Friday, July 28, 2006

Yay for Admin

I’m generally not one to have a kind word for administrators or powers that be, but today they actually did a good thing. As you can see from our scholarships page, the school has offered all the domestic students a 2000 buck scholarship top-up. That's basically a 10% pay rise.

This is a good thing. I suppose I could come up with some sort of statistical analysis to demonstrate the value of students, but this is a blog, not a spreadsheet, so I’ll go with an anecdotal example instead.

Last year, all the PhD students organized a field trip out to South Australia, and spent a week checking out the Ediacaran fauna, salt lakes, and Cryogenian sediments. Normally, the ICP machine that I mind in the mornings is booked out about 9 weeks in advance, but one of the students accidentally booked a day during the field trip, so there was an opening. Usually, free days are snapped up by students before I even notice that they were available, but in this case, that obviously didn’t happen. So, I actually had to go out and pimp my machine.

LL: Hey Prof, do you need any mass spec time?
Professor 1: Have you asked (student)-
LL: No students this week.
P1: Oh. Well, we have a lot of samples to run. Talk to my technician to see what needs to be done.
LL: She’s in Sydney this week.
P1: Oh. Well, I guess we’ll have to let this one go.

P2: ICP-MS time? No, I don’t have anything that is appropriate for that machine. The students are away this week, aren’t they?
LL: Yup.
P2: Sorry, I’ll have to pass.

P3: Free time? Great. I need samples XYZ run. Can you find them and-
LL: Actually, once I get the machine set up I’ll be spending the rest of the day in lab W.
P3: Oh. You want ME to operate the machine.

Activity A: Copy the part of the blog post between "Last year, all" and "to be done.", inclusive.
Activity B: List the three things the PhD students spent a week checking out on their field trip to South Australia, according to the blog post.
Activity C: Resume the blog post about the open day on the ICP machine, starting right after its final line.

Rows from a dataset:
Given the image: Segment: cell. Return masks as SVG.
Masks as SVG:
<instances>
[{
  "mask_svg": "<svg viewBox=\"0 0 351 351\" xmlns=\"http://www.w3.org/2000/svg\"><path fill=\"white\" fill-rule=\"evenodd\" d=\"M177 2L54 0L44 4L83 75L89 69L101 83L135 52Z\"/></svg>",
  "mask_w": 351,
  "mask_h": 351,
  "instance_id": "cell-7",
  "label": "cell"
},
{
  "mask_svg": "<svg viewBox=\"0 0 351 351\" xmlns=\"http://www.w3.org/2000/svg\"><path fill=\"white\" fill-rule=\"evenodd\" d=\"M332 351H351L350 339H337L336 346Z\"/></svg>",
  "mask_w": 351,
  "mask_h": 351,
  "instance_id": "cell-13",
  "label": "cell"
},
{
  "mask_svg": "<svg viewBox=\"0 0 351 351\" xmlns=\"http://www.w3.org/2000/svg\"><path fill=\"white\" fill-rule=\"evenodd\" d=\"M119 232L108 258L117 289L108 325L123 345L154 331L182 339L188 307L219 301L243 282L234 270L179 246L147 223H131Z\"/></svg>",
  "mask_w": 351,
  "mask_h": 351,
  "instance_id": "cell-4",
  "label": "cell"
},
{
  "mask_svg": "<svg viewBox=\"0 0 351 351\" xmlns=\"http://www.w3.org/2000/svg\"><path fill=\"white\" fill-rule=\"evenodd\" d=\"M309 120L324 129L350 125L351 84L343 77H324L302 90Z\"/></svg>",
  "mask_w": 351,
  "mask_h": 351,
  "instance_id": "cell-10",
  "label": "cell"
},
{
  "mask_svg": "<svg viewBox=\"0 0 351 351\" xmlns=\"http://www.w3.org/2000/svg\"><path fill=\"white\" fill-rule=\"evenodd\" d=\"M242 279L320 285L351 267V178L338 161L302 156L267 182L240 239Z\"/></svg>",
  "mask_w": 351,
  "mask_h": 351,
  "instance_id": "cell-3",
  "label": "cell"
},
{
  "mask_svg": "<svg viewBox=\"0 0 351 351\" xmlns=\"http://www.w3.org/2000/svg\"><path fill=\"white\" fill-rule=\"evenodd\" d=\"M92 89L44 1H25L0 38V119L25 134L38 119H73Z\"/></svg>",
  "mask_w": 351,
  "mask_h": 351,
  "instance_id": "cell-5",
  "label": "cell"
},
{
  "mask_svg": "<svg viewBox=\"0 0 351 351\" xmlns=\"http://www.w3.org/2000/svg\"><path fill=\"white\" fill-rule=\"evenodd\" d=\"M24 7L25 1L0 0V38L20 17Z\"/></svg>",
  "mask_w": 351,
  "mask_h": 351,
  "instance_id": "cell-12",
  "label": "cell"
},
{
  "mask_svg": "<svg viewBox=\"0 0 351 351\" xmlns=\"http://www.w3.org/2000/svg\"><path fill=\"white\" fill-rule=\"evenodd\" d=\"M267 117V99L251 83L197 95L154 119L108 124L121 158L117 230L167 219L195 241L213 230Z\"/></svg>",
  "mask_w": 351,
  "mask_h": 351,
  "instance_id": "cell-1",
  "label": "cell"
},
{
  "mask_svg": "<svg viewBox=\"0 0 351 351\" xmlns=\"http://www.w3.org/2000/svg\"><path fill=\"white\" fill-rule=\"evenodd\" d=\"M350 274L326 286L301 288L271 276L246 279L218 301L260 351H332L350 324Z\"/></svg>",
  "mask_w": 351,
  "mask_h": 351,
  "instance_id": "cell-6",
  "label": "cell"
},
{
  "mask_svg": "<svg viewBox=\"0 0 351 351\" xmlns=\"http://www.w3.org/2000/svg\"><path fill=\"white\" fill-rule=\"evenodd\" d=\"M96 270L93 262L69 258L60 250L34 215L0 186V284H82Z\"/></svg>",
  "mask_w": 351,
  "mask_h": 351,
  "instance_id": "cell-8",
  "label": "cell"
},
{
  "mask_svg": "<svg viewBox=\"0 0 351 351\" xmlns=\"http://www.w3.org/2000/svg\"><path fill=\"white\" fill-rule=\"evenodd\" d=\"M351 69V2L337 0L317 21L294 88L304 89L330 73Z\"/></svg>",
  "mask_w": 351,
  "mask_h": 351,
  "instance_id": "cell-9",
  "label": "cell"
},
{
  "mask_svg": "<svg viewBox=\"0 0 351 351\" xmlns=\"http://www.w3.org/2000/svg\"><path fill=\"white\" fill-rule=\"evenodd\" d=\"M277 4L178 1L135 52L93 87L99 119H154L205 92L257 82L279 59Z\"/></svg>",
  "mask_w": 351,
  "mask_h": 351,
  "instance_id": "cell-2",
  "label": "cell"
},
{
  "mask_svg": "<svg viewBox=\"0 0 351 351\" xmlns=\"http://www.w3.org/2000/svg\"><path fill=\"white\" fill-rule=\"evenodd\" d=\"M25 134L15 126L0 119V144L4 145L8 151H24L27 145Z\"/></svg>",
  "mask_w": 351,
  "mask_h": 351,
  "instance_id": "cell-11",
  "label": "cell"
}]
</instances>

Task output A:
Last year, all the PhD students organized a field trip out to South Australia, and spent a week checking out the Ediacaran fauna, salt lakes, and Cryogenian sediments. Normally, the ICP machine that I mind in the mornings is booked out about 9 weeks in advance, but one of the students accidentally booked a day during the field trip, so there was an opening. Usually, free days are snapped up by students before I even notice that they were available, but in this case, that obviously didn’t happen. So, I actually had to go out and pimp my machine.

LL: Hey Prof, do you need any mass spec time?
Professor 1: Have you asked (student)-
LL: No students this week.
P1: Oh. Well, we have a lot of samples to run. Talk to my technician to see what needs to be done.

Task output B: Ediacaran fauna, salt lakes, Cryogenian sediments

Task output C:
LL: I can get you all set up, so…
P3: Never mind, I’ve got to finish this grant proposal. I think I’ve got a day coming up next month anyway.

So, for the first weekday in 4 months, the machine was idle.

Unfortunately, I’m not sure how far $2000 will go towards actually attracting new students. With the commodities boom, mining companies are showering money on anyone with a pulse. One of the undergrads last year- average kid, nothing special- got offered a starting salary in excess of $80,000 straight out of uni. No work experience, no advanced degree, just a university diploma and a very friendly handshake.

As someone whom students occasionally ask for advice, it is hard to tell students not to go work in industry when offers like that are being made. It is a boom and bust business, so these opportunities generally only happen for a few years each decade. Grad school will always be there. And a student who can pay off his loans and put some cash in the bank with a few years in the mines will be much more secure if s/he does eventually go back to research. And returning students interested in minerals-related research can sometimes get their employers to bankroll their PhD’s.